By immunohistochemical analyses, the spleens of 2‐month‐old unimmunized Btk+, Btk− or WT‐hBtk transgenic mice demonstrated a characteristic organization, in terms of segregation of T and B cells in the white pulp, with T cells clustered in the periarteriolar lymphocyte sheath (PALS) and surrounded by B cell‐rich areas containing follicles, and the presence of marginal zones at the outer boundaries of the white pulp.

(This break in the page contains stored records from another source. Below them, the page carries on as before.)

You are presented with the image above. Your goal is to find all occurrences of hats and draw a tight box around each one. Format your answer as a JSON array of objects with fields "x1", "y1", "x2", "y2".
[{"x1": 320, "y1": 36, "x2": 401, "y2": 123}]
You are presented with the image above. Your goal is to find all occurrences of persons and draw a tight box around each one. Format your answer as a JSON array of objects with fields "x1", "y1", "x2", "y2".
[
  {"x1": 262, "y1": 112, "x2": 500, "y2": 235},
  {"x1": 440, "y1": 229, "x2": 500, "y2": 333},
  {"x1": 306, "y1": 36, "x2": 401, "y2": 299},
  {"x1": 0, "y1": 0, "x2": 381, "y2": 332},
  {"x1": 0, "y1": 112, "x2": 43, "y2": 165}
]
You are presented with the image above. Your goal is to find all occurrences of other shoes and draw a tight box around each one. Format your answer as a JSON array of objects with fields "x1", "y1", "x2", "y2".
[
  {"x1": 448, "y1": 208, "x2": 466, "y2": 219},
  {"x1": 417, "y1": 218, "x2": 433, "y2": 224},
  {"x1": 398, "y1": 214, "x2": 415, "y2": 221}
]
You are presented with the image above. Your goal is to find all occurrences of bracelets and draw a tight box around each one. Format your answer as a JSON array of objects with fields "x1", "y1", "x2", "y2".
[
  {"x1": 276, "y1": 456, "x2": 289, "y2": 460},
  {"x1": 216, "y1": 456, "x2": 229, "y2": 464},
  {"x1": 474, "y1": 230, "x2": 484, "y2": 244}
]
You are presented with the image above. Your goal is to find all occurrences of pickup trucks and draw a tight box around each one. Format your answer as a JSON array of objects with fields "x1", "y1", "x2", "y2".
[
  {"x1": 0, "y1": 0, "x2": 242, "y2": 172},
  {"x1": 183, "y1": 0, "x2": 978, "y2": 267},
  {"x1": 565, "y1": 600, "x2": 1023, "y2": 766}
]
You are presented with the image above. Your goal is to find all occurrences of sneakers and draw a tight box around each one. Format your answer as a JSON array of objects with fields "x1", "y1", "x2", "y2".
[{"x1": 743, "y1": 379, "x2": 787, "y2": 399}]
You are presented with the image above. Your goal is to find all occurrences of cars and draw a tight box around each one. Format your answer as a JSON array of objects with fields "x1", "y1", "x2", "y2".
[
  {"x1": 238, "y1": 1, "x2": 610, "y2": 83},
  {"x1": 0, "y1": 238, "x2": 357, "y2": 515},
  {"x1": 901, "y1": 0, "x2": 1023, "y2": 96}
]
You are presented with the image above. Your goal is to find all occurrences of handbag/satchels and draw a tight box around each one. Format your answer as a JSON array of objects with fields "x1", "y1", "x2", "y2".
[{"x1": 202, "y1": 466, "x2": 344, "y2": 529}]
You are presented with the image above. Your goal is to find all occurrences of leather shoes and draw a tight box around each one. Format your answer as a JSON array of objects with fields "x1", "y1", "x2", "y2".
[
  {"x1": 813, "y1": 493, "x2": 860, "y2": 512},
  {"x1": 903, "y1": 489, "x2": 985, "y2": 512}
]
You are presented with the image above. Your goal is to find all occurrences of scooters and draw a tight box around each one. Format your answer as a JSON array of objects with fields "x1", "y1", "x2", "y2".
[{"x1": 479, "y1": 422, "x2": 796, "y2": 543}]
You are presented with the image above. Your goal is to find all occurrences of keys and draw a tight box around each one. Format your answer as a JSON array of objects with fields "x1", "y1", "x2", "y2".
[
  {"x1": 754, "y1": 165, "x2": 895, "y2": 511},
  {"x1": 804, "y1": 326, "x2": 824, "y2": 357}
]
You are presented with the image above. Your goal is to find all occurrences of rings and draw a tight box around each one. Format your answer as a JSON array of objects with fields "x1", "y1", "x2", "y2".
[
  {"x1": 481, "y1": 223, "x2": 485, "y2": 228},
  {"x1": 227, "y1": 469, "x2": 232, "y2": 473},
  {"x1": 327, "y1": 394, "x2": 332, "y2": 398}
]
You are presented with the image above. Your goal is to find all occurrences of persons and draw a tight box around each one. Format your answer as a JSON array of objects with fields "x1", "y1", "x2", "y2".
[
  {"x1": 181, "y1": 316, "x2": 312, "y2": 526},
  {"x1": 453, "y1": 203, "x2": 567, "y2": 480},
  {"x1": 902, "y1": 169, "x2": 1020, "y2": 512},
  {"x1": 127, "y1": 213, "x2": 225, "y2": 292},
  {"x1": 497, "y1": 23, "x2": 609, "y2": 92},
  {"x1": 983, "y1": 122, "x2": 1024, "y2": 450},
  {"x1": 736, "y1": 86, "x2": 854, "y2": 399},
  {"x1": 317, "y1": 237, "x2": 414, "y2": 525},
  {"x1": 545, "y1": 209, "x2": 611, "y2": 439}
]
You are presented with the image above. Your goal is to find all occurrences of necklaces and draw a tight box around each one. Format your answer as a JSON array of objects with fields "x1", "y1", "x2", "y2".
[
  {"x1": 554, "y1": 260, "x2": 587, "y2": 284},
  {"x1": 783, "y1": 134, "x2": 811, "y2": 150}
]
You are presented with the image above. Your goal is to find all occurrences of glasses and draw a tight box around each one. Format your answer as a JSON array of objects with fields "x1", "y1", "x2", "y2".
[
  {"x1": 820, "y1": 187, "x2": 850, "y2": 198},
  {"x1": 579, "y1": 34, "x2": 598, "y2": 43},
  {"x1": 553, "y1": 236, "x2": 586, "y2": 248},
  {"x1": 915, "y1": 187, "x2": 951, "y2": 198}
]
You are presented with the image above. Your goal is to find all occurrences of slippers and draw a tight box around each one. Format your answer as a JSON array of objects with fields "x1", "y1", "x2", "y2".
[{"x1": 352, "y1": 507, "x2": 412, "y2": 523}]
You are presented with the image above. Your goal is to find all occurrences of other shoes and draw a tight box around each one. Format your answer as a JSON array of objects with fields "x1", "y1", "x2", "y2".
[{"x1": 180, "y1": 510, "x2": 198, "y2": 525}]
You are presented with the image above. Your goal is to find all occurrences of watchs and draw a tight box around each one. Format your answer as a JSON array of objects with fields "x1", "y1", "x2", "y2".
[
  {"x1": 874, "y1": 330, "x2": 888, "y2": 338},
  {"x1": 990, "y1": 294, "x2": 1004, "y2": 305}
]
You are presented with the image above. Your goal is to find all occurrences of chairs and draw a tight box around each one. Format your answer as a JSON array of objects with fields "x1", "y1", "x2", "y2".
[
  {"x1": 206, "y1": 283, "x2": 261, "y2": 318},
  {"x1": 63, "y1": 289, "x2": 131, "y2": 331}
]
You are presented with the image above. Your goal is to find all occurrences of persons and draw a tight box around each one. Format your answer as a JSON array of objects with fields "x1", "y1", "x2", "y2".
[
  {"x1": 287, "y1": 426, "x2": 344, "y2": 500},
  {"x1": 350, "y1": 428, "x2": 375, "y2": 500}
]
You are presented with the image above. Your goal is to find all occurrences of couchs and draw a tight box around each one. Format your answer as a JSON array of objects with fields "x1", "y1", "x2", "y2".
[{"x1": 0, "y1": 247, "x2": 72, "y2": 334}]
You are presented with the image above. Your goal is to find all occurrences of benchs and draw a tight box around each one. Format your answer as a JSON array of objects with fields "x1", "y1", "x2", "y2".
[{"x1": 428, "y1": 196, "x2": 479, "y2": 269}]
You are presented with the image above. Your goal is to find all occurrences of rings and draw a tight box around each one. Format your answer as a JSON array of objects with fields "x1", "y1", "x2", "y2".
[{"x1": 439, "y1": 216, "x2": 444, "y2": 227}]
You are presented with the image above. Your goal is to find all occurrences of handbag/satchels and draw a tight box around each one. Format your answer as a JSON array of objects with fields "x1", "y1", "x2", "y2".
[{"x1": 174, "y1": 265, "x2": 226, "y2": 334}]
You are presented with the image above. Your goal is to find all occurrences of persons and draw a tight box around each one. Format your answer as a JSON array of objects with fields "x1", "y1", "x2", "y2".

In contrast, E41K‐hBtk mice derived from all separate founder lines showed a specific effect of the E41K Btk mutation on the architecture of the spleen. When expressed on the Btk− background, a disruption of splenic architecture was observed, characterized by a reduction in the number and size of B cell areas (consistent with our flow cytometric analyses), loss of the strict compartmentalization of B and T lymphocytes and loss of a distinct marginal zone.

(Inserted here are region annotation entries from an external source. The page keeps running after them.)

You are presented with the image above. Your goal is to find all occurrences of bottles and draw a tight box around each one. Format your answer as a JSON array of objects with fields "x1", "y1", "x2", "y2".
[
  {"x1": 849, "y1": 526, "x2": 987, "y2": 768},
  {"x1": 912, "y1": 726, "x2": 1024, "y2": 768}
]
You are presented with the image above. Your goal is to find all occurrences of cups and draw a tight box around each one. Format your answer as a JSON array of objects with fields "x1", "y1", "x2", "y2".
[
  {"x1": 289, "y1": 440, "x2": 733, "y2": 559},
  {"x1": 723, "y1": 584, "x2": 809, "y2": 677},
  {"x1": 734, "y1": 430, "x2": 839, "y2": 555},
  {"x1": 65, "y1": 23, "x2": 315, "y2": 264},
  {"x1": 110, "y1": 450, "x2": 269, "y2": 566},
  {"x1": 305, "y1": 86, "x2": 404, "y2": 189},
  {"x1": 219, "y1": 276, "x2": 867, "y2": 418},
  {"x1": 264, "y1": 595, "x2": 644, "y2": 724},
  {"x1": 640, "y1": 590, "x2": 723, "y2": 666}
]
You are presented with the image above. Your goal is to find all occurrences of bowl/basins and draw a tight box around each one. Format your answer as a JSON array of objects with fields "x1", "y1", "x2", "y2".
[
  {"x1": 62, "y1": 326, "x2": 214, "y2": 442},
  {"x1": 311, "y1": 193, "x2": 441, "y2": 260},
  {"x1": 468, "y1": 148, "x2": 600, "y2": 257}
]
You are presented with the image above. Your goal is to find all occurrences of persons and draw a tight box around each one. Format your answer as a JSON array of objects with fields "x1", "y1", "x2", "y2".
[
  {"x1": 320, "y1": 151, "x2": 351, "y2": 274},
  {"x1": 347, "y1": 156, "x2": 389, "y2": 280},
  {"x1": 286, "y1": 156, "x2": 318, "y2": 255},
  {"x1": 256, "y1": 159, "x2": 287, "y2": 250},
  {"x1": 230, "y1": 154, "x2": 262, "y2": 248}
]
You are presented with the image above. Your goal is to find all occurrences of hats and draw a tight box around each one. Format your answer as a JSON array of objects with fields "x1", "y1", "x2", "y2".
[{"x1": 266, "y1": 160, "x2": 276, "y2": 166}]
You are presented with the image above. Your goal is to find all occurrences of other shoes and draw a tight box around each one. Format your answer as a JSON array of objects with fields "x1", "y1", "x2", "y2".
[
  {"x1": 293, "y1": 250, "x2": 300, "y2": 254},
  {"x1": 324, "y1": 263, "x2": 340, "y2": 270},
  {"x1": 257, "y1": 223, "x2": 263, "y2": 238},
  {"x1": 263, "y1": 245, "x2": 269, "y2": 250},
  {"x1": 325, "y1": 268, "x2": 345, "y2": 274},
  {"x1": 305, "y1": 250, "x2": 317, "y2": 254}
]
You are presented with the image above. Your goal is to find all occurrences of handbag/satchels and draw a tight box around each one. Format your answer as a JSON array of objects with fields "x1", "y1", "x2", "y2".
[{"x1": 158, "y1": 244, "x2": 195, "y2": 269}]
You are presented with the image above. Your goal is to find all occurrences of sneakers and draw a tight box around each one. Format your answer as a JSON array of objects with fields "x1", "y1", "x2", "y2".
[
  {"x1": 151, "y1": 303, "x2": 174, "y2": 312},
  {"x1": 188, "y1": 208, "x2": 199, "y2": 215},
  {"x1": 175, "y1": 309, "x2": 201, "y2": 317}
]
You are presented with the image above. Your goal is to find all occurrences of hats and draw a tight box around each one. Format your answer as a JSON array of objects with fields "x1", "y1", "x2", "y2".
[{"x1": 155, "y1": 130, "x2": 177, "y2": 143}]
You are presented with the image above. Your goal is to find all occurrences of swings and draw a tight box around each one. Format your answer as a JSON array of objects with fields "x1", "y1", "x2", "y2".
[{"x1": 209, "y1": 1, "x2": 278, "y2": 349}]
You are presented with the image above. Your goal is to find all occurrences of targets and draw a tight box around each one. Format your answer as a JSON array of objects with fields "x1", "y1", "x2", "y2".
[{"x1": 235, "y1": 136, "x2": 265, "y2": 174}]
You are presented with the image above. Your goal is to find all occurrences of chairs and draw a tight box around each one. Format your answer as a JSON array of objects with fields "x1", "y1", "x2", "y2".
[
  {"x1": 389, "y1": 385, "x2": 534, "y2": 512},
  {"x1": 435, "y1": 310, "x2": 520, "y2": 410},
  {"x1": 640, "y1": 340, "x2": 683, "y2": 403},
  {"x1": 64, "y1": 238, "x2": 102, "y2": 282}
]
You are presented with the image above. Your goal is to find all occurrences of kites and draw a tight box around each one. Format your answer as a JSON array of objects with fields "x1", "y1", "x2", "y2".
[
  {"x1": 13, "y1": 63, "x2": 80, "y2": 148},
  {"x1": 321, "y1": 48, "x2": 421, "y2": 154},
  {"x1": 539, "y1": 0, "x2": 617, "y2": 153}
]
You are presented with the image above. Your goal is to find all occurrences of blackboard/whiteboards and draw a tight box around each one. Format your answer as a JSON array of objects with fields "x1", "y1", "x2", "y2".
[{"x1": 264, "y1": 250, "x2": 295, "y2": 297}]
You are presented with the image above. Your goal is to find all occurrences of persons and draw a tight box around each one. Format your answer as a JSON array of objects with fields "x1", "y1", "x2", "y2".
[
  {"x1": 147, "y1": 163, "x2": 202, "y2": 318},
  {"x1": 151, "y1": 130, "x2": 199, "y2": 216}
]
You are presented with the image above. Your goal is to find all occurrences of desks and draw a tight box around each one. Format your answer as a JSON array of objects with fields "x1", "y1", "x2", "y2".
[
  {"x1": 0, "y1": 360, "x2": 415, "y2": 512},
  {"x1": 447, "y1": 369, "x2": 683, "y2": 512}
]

Figure 7 shows double‐labeling of serial spleen sections with either anti‐B220, anti‐CD3 or MOMA‐1, a monoclonal antibody specific for the metallophilic macrophages, which constitute a major component of the marginal zone (Kraal, 1992), together with the N418 antibody specific for the CD11c integrin on dendritic cells (Steinman et al., 1997). In the E41K‐hBtk mice, B220+ cells were present in B‐cell areas neighboring the T cell zones (Figure 7A, B and C), but B cell numbers were reduced. These B cell areas contained significantly more T cells than the B cell follicles in control Btk+ or Wt‐hBtk transgenic mice (compare Figure 7D, E and F), and contained also CD11c+ interdigitating dendritic cells, which normally do not extend into B cell follicles (Steinman et al., 1997) (compare Figure 7G, H and I). No distinct marginal zones were present; the outer boundary of the white pulp did not contain B220+ cells and metallophilic macrophages were only incidently present as a small rim of MOMA‐1+ cells adjacent to the B cell areas (Figure 7H). In this area, an expansion was manifest of CD11c+ marginal dendritic cells, which normally form bridging channels into the red pulp (Steinman et al., 1997) (compare Figure 7G, H and I). The numbers of ER‐TR9+ marginal zone macrophages (Kraal, 1992) were severely reduced, and the reticular fibroblast network, characteristic for marginal zones, as revealed by ER‐TR7 staining (VanVliet et al., 1986) appeared to be absent (data not shown). We observed a dose‐dependency of the effect of E41K‐hBtk expression on the disruption of splenic architecture, because in line #14, which showed a higher transgene expression level than line #8 (Figure 1B), MOMA‐1+ cells were essentially absent (Figure 7K and L). Nevertheless, in line #10 with low‐level transgene expression (Figure 1B) the MOMA‐1+ cells were reduced in number, CD11c+ cells extended into the B cell areas and the strict separation of B and T cell areas was lost (data not shown). In WT‐hBtk mice, MOMA‐1+ cells were not affected and B cell areas did not contain CD11c+ interdigitating cells (Figure 7H and J). The splenic abnormalities of E41K‐hBtk transgenic mice on the Btk+ background were variable, but became more severe with age. When spleens from 4‐ to 5‐month‐old mice were analyzed, the segregation of B and T cell areas was lost and the numbers of MOMA‐1+ and ER‐TR9+ cells were severely reduced.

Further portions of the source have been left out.